Palestinians’ different belongings, and their articulations through the shifting meanings of the 1948 Nakba in light of the Syrian war, point to the realities of the Palestinians’ communities in Syria as transcending these colonial and settler-colonial modern nation-states of the Arab East. They are belongings to a historic Palestine whose geography transcends present-day settler-colonial Israel through these communities’ embodiment of the 1948 Nakba. They are also belongings to a Syria that transcends its modern French colonial-carved borders, as most clearly expressed through the invocation of the catastrophes of today and the catastrophes of yesterday in light of the renewed devastation and shattering.
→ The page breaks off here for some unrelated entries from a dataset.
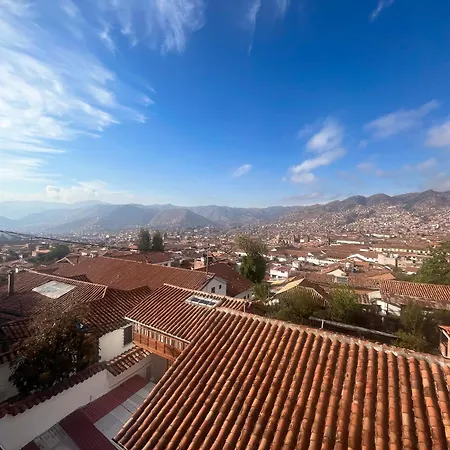 Cusco&Rock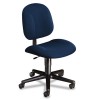 EVERY-DAY SERIES SWIVEL-BACK PIVOT TASK CHAIR, BLUE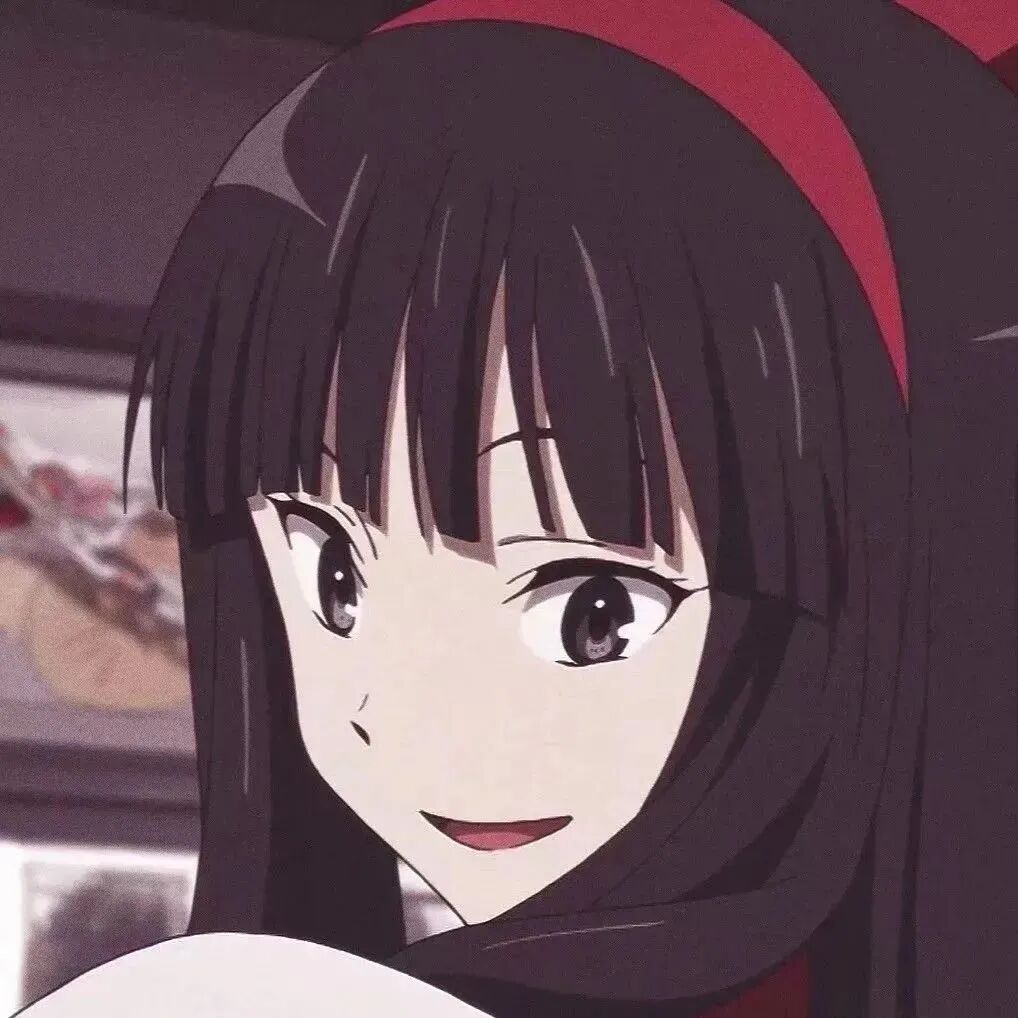动漫头像  动漫女 动漫女头  动漫头像女
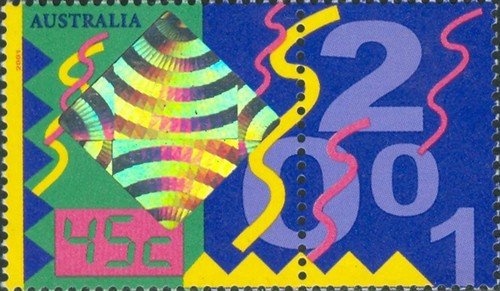 Lake Eldon P(14) - I(LR)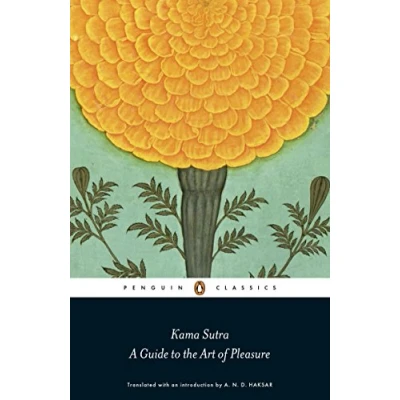 Abbildung von Kama Sutra: A Guide to the Art of Pleasure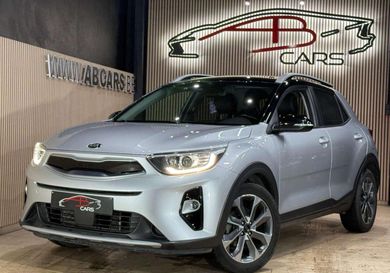 Kia Stonic, 2018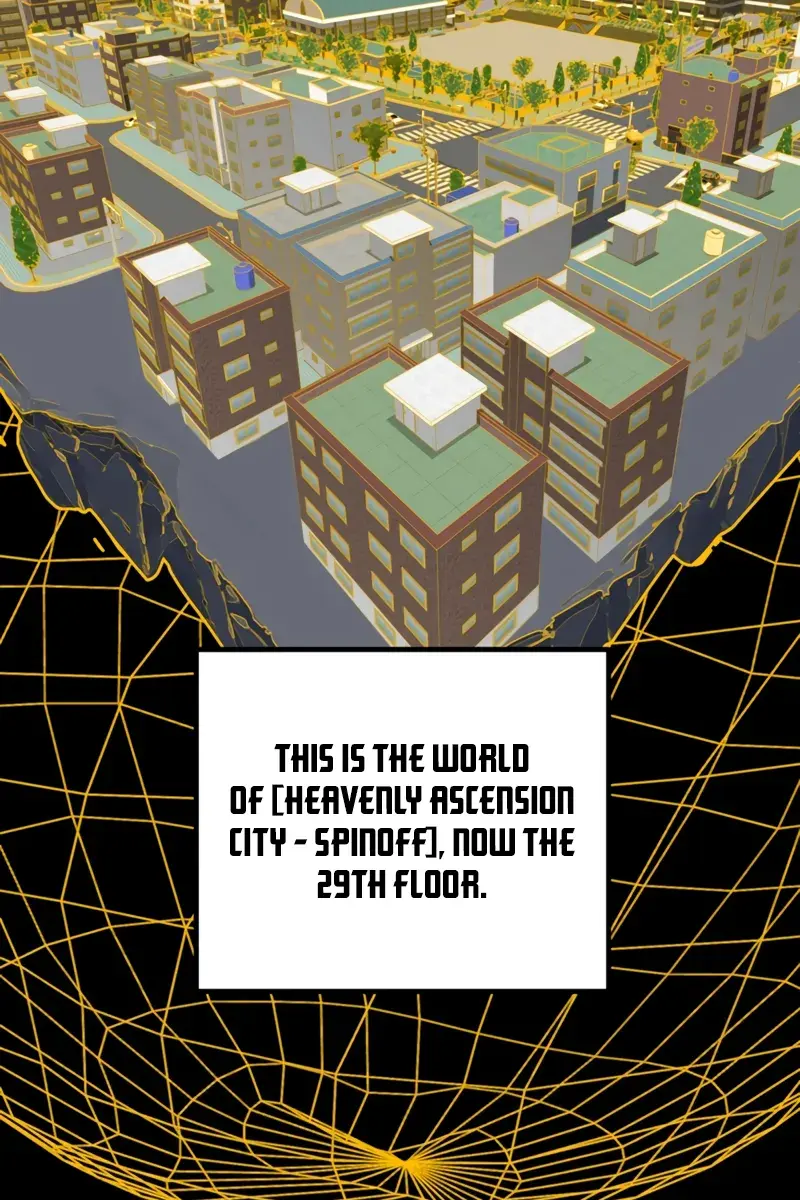 SSS Class Revival Hunter Chapter 143 Page 59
They are therefore also belongings to an idea of a Palestine and a Syria of the past, during which their borders did not exist, and of their potential future. The realities of Palestinian refugee communities in Syria as expressed through Nakba memories and histories could be said to embody political potentialities that may have been a product of, but also clearly transcend, the nation-state order left behind by the British and the French in the Arab East.